____ Dataset records

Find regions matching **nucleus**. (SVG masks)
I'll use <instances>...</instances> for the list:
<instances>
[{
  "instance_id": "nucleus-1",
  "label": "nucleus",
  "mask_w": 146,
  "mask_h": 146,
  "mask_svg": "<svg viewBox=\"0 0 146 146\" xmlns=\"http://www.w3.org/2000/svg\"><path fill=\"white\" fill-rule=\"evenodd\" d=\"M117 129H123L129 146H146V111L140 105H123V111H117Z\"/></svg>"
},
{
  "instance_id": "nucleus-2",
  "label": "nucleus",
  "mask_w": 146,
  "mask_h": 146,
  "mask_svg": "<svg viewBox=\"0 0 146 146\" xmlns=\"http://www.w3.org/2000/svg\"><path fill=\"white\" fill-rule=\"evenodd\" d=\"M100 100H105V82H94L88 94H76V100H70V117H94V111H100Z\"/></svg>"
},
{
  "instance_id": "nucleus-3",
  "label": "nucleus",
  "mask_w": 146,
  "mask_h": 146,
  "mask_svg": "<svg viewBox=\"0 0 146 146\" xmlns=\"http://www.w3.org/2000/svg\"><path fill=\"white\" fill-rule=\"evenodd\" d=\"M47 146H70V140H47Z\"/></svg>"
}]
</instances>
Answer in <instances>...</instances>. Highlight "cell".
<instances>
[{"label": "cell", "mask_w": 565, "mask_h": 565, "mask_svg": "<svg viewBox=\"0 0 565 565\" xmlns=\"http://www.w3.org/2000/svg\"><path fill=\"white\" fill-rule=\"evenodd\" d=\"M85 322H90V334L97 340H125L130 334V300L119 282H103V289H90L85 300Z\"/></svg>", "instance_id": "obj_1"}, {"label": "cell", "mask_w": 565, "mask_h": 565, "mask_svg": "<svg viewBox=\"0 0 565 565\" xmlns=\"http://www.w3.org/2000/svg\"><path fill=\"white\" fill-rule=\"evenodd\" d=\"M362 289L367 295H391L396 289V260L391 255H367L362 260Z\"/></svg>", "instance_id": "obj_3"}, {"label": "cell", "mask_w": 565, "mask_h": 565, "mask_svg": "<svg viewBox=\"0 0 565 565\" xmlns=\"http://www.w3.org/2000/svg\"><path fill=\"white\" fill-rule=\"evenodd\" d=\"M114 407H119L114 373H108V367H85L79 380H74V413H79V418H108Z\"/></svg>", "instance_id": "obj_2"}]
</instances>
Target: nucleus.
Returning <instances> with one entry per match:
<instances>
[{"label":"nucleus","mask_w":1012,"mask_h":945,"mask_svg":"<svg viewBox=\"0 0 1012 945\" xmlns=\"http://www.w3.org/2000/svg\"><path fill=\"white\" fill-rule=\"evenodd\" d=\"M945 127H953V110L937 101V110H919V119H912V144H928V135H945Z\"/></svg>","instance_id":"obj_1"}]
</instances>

________

Locate every line in the records above that contains the string "nucleus", and copy each one in full. Matching is case-sensitive.

§ Worked answer:
Find regions matching **nucleus**. (SVG masks)
  "instance_id": "nucleus-1",
  "label": "nucleus",
  "instance_id": "nucleus-2",
  "label": "nucleus",
  "instance_id": "nucleus-3",
  "label": "nucleus",
Target: nucleus.
[{"label":"nucleus","mask_w":1012,"mask_h":945,"mask_svg":"<svg viewBox=\"0 0 1012 945\" xmlns=\"http://www.w3.org/2000/svg\"><path fill=\"white\" fill-rule=\"evenodd\" d=\"M945 127H953V110L937 101V110H919V119H912V144H928V135H945Z\"/></svg>","instance_id":"obj_1"}]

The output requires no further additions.